- **Short task 1**:
Gather every line of the records that contains the string "instances".

- **Document extract**:
▬▬▬

Title
Three-Dimensional Wafer Scale Integration for Ultra Large Scale Cognitive Systems

Permalink
https://escholarship.org/uc/item/4mv925fz

Authors
Wan, Zhe
Iyer, Subramanian S.

Publication Date
2017-10-01

Peer reviewed
Three-Dimensional Wafer Scale Integration for Ultra-Large-Scale Cognitive Systems

Zhe Wan and Subramanian S. Iyer

Center for Heterogenous Integration and Performance Scaling (CHIPS), Electrical and Computer Engineering Department
University of California, Los Angeles, Los Angeles, CA, USA
z.wan@ucla.edu

Abstract—In this paper, we present a method to use three-dimensional wafer scale integration (3D-WSI) to build large-scale cognitive systems up to the scale of a human brain (10^9 neurons, 10^13 synapses). We analyze the effect of scaling by simulating some cognitive systems. The result exhibits attractive properties of the 3D-WSI technology, as compared with the traditional integration scheme using printed circuit boards. At the scale of a human brain, the 3D-WSI system reduces the communication latency by about 10X, while consuming at least 100X less communication power.

Keywords—system scaling, three-dimensional-wafer-scale-integration, cognitive system.

I. INTRODUCTION

Since cognitive applications, such as image recognition, have been successfully demonstrated using neural-network based algorithms, more efforts are devoted to the associated hardware to improve performance and energy-efficiency. For example, the IBM TrueNorth [1] chip has reduced power consumption using a distributed spike-based design. For ultra-large neural networks, multi-chip cognitive systems are required. Unfortunately, the conventional integration scheme, using the printed circuit boards (PCB), results in a significant power consumption from communication. For example, more than 70% of the power in the NS16e system (16 TrueNorth chips integrated on PCBs) is consumed by the supporting peripheral for communication [2]. Therefore, novel integration schemes are needed to reduce the communication power consumption of large-scale cognitive systems.

▬▬▬

Dataset entries
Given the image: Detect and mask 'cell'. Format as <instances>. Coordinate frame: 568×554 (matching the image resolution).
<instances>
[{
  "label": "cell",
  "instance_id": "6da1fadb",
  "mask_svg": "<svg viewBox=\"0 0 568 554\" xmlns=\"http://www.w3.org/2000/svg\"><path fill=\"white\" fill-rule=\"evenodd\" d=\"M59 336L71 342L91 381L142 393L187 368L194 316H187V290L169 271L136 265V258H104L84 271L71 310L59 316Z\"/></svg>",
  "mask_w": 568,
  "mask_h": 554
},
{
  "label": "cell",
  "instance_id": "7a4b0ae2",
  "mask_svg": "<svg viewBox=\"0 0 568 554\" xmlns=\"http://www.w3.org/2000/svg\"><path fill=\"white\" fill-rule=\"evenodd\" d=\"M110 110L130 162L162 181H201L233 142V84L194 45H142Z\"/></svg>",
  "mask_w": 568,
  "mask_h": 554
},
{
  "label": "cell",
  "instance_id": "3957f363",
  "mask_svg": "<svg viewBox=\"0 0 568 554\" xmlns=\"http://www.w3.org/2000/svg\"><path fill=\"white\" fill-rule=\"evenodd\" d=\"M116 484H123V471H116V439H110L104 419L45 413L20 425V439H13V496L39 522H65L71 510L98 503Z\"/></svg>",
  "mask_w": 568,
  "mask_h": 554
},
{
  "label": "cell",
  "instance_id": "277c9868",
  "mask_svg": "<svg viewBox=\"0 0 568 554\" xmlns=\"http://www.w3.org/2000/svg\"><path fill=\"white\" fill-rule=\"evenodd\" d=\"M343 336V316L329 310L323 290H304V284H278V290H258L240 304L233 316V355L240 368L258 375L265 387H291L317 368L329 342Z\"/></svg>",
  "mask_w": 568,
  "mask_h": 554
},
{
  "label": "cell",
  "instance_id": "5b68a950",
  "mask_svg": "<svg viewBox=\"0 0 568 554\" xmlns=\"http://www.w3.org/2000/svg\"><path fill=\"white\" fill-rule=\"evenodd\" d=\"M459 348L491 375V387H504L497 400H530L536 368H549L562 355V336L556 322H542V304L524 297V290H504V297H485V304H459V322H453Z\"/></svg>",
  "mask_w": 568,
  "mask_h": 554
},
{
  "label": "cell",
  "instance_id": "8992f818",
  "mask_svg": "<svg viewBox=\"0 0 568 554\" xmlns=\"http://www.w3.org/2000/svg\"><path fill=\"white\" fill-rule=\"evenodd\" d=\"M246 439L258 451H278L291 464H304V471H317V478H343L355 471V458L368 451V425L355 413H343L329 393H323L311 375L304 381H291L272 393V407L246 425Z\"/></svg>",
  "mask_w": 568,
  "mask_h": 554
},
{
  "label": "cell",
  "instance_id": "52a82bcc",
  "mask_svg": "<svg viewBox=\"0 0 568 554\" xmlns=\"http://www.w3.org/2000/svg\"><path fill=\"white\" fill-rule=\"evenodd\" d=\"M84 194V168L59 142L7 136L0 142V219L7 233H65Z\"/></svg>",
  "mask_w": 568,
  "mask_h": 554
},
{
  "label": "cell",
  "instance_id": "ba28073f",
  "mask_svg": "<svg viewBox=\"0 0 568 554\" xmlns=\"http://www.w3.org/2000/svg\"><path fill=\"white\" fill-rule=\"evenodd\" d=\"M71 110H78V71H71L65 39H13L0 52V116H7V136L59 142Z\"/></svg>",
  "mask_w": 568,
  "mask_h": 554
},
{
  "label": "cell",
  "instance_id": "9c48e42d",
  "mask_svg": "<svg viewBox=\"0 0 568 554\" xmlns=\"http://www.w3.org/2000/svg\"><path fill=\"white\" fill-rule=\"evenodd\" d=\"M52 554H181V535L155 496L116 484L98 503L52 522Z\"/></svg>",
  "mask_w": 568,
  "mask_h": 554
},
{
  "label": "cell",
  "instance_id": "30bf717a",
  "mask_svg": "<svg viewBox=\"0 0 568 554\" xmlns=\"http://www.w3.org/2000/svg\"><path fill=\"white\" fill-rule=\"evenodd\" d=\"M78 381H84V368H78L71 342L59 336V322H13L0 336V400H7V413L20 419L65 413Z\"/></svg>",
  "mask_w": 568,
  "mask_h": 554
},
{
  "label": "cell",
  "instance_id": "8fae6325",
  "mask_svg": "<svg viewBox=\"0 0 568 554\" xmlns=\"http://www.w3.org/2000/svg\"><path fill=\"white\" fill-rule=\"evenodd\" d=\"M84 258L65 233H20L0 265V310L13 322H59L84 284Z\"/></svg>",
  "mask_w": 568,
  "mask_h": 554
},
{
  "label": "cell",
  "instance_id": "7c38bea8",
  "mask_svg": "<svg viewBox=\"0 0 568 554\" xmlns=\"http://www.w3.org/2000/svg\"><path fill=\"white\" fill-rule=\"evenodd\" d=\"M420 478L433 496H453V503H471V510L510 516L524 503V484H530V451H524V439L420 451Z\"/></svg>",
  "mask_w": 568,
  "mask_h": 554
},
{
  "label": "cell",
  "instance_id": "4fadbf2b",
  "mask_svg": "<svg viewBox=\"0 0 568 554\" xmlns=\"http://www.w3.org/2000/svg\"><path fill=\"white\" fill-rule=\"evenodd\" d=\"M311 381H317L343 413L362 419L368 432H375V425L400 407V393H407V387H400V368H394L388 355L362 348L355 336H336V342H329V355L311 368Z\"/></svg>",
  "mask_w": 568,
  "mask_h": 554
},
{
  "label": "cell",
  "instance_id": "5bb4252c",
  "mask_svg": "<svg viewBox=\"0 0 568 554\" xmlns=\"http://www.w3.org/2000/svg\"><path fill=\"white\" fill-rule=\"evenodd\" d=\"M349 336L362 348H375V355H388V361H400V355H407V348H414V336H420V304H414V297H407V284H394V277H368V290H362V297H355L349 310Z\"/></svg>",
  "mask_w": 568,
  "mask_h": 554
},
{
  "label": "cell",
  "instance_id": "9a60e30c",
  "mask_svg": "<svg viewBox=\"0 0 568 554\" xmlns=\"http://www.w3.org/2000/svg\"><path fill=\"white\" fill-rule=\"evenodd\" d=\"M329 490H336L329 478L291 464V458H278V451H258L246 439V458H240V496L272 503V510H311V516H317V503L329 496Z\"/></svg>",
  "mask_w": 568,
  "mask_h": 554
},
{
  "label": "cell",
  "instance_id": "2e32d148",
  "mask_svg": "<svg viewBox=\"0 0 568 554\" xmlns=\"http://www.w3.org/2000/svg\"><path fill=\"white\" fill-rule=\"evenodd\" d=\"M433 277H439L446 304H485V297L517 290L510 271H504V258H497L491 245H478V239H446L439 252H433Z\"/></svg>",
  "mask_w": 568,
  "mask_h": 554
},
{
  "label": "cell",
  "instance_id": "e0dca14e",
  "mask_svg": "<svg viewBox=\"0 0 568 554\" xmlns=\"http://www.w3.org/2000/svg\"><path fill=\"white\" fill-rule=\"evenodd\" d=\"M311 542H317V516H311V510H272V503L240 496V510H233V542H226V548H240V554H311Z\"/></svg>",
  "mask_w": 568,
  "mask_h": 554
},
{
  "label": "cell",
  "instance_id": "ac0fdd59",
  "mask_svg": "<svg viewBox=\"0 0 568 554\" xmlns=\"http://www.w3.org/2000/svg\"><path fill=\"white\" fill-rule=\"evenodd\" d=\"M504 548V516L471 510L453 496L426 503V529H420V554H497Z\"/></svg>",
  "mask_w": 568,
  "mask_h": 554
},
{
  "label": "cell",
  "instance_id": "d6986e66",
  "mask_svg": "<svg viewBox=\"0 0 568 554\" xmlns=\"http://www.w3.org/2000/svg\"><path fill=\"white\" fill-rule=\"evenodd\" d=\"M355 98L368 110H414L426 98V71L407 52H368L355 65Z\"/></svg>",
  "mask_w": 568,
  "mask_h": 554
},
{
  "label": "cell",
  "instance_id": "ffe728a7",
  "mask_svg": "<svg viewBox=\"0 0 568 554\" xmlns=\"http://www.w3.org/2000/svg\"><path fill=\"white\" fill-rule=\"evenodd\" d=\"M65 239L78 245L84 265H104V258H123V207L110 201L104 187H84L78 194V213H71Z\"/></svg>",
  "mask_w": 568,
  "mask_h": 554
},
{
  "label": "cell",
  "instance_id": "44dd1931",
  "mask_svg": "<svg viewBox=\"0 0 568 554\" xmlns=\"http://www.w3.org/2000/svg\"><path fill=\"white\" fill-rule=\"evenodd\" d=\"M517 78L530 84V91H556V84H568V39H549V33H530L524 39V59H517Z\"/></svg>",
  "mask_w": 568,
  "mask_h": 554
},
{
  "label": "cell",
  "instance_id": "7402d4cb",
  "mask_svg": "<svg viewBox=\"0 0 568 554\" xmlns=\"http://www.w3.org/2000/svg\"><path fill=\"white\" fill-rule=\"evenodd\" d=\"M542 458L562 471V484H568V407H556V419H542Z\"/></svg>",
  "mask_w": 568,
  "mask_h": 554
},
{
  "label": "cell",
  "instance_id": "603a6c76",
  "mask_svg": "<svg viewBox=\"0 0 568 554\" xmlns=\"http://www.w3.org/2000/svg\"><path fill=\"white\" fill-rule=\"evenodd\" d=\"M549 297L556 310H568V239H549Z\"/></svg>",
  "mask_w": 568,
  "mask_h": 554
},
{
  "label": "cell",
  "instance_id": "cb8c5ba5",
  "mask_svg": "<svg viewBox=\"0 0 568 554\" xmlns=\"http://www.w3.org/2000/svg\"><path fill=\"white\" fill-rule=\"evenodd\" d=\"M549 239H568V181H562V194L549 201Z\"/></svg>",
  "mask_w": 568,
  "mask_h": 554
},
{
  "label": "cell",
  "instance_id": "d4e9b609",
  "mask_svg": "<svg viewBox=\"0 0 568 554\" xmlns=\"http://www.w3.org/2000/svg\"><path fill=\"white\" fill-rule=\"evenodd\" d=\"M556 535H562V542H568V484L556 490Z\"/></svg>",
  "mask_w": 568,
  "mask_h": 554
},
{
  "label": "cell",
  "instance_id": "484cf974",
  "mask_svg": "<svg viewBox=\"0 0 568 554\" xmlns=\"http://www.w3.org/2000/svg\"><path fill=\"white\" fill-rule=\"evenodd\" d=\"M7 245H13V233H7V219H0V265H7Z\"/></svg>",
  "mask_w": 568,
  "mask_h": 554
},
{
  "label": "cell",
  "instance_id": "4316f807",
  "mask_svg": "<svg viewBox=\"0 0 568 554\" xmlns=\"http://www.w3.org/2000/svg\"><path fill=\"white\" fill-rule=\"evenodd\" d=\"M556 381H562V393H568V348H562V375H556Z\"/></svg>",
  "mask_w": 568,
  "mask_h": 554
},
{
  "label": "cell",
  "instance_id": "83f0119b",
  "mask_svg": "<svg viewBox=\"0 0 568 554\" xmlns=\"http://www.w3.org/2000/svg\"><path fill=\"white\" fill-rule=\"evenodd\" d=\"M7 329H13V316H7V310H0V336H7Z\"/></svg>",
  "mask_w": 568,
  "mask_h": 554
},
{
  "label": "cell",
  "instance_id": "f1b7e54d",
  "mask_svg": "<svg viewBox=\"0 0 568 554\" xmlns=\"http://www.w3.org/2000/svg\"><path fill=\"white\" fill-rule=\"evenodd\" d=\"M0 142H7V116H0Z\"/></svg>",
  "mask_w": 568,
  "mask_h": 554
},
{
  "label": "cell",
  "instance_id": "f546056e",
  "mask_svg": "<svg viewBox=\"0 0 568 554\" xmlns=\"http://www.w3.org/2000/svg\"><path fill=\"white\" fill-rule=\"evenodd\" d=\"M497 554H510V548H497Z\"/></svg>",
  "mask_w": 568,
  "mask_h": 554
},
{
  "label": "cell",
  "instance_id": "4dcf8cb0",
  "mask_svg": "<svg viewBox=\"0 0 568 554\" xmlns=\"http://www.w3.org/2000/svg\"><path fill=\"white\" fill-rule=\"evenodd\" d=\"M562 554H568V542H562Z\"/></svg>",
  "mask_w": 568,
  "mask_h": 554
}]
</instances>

▬▬▬

- **Short task 2**:
Answer these questions about the paper on three-dimensional wafer scale integration:
(a) What publication date does it give?
(b) At the scale of a human brain, by about what factor does the 3D-WSI system reduce communication latency?
(c) What share of the power in the NS16e system is consumed by the supporting peripheral for communication?

- **Correct output 1**:
Given the image: Detect and mask 'cell'. Format as <instances>. Coordinate frame: 568×554 (matching the image resolution).
<instances>
</instances>

- **Correct output 2**:
(a) 2017-10-01
(b) About 10X
(c) More than 70%